··· Ausgewählter Auszug ···

Bild: Wer ist Junge, wer Mädchen? Manchmal nicht eindeutig zu beantworten.
BERLIN taz | Sind Transsexuelle krank? Müssen sie „geheilt“ werden? Wenn
nicht, warum werden sie dann so behandelt? Für den heutigen Montag ruft ein
Bündnis aus Engagierten der Trans-, Inter- und Queer-Bewegung dazu auf, in
Berlin gegen die Pathologisierung von Transsexualität zu demonstrieren.
Anlass ist ein Gerichtsbeschluss, nach dem das Jugendamt ein elfjähriges
Trans-Mädchen in die Psychiatrie der Charité-Klinik einliefern darf.
Das unter dem Pseudonym „Alex“ bekannt gewordene Kind ist ein Mädchen mit
männlichen Geschlechtsmerkmalen, dessen getrennte Eltern sich nicht einigen
konnten, wie mit der Transsexualität umzugehen sei. Deshalb wurde die
Gesundheitsfürsorge an das Jugendamt übertragen. Dort befand kürzlich eine
neue Pflegerin, dass das Kind in die Psychiatrie gehöre. Das Berliner
Kammergericht gab ihr letzte Woche recht. Mutter und Kind ziehen dagegen
nun vor das Bundesverfassungsgericht.
„Das ist ein besonders krasser Fall von Pathologisierung“, sagte Diana
Demiel, eine der zur Demo aufrufenden Aktiven, im Gespräch mit der taz.
„Kein Mensch kann das Geschlecht eines anderen Menschen von außen
bestimmen. Das ist eine unverschämte Anmaßung von Psychiatern.“ Dass die
Mutter dem Kind die Transsexualität „induziert“ haben solle, wie das
Jugendamt annimmt, hält Demiel für ausgeschlossen. „Das ist eine klassische
Position von misogyner Psychoanalyse, in der der Mutter generell die Schuld
zugewiesen wird. Das gilt auch in der Psychoanalyse als überholt“, so
Demiel.

··· Die Daten ···

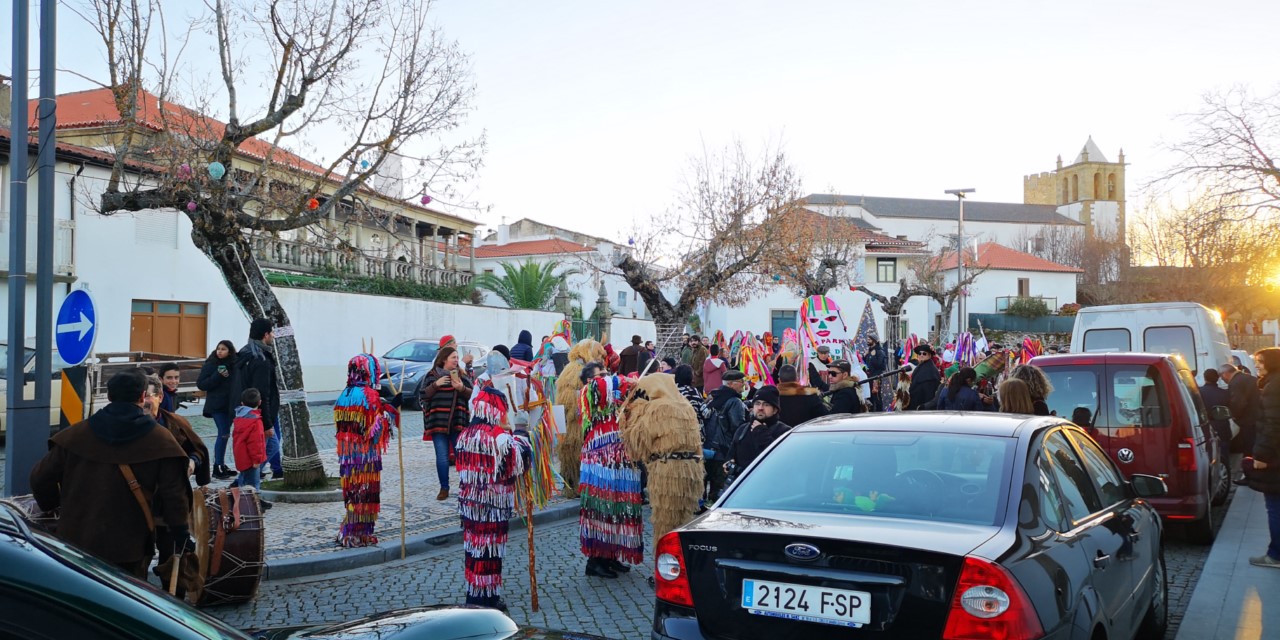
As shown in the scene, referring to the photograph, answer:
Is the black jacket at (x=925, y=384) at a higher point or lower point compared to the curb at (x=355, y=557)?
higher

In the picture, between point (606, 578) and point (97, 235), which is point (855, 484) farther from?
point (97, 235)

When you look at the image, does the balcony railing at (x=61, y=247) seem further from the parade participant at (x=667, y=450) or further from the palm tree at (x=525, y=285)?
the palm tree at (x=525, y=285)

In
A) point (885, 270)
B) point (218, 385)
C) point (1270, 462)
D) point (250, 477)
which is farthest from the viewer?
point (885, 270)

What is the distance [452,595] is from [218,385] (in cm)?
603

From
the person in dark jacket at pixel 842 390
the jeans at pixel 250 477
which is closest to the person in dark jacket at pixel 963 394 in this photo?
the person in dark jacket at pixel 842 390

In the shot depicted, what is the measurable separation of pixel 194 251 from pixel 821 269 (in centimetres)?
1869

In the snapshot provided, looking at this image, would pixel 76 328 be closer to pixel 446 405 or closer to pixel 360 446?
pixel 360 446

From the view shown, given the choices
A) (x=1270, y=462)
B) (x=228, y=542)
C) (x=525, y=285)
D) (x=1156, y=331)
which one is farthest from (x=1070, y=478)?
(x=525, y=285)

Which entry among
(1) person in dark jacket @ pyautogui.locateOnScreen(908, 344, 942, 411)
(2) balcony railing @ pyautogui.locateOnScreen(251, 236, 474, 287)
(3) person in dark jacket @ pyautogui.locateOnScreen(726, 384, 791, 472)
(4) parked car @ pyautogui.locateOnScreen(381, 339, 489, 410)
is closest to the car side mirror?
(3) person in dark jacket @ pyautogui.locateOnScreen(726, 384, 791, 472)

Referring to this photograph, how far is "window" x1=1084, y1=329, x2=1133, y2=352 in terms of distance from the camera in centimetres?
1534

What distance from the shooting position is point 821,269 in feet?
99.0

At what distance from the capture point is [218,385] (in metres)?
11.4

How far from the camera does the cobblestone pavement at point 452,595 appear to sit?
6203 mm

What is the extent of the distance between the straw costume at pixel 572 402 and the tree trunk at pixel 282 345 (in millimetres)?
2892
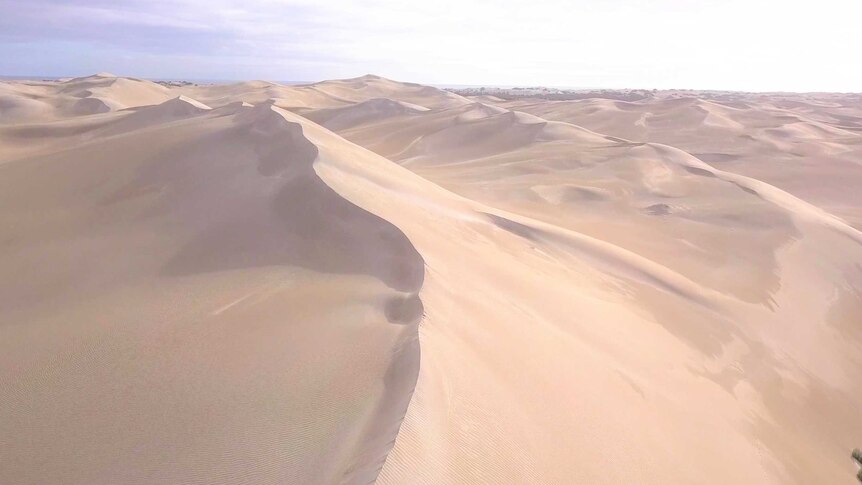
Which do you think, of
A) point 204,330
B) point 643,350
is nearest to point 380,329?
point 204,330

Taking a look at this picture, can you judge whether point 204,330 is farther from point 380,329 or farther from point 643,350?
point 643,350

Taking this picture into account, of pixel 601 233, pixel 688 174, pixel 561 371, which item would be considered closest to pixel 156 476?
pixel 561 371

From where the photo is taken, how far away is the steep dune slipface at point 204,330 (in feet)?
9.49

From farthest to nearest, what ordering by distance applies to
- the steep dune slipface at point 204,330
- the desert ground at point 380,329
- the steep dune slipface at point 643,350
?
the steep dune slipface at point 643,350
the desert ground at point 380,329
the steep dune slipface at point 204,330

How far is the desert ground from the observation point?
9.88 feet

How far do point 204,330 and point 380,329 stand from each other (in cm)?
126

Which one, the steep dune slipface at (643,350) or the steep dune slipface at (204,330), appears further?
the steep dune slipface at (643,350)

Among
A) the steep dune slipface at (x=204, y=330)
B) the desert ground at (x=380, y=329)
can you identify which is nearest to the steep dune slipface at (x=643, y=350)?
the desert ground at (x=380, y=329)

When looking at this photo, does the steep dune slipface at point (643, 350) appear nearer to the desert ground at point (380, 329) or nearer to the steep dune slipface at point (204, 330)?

···

_Aufgabe A:_ Schreib alle Fragesätze aus dem Artikel über die Berliner Demonstration heraus, die Bildunterschrift eingeschlossen.
_Aufgabe B:_ Übersetze aus dem Artikel über die Berliner Demonstration den Satz „Kein Mensch kann das Geschlecht eines anderen Menschen von außen bestimmen.“ ins Englische.
_Aufgabe C:_ Zitiere aus dem Artikel über die Berliner Demonstration alles von „BERLIN taz |“ bis hinunter zu „Transsexualität zu demonstrieren.“.

_Ergebnis A:_
- Wer ist Junge, wer Mädchen?
- Sind Transsexuelle krank?
- Müssen sie „geheilt“ werden?
- Wenn nicht, warum werden sie dann so behandelt?

_Ergebnis B:_ No one can determine another person's gender from the outside.

_Ergebnis C:_
BERLIN taz | Sind Transsexuelle krank? Müssen sie „geheilt“ werden? Wenn
nicht, warum werden sie dann so behandelt? Für den heutigen Montag ruft ein
Bündnis aus Engagierten der Trans-, Inter- und Queer-Bewegung dazu auf, in
Berlin gegen die Pathologisierung von Transsexualität zu demonstrieren.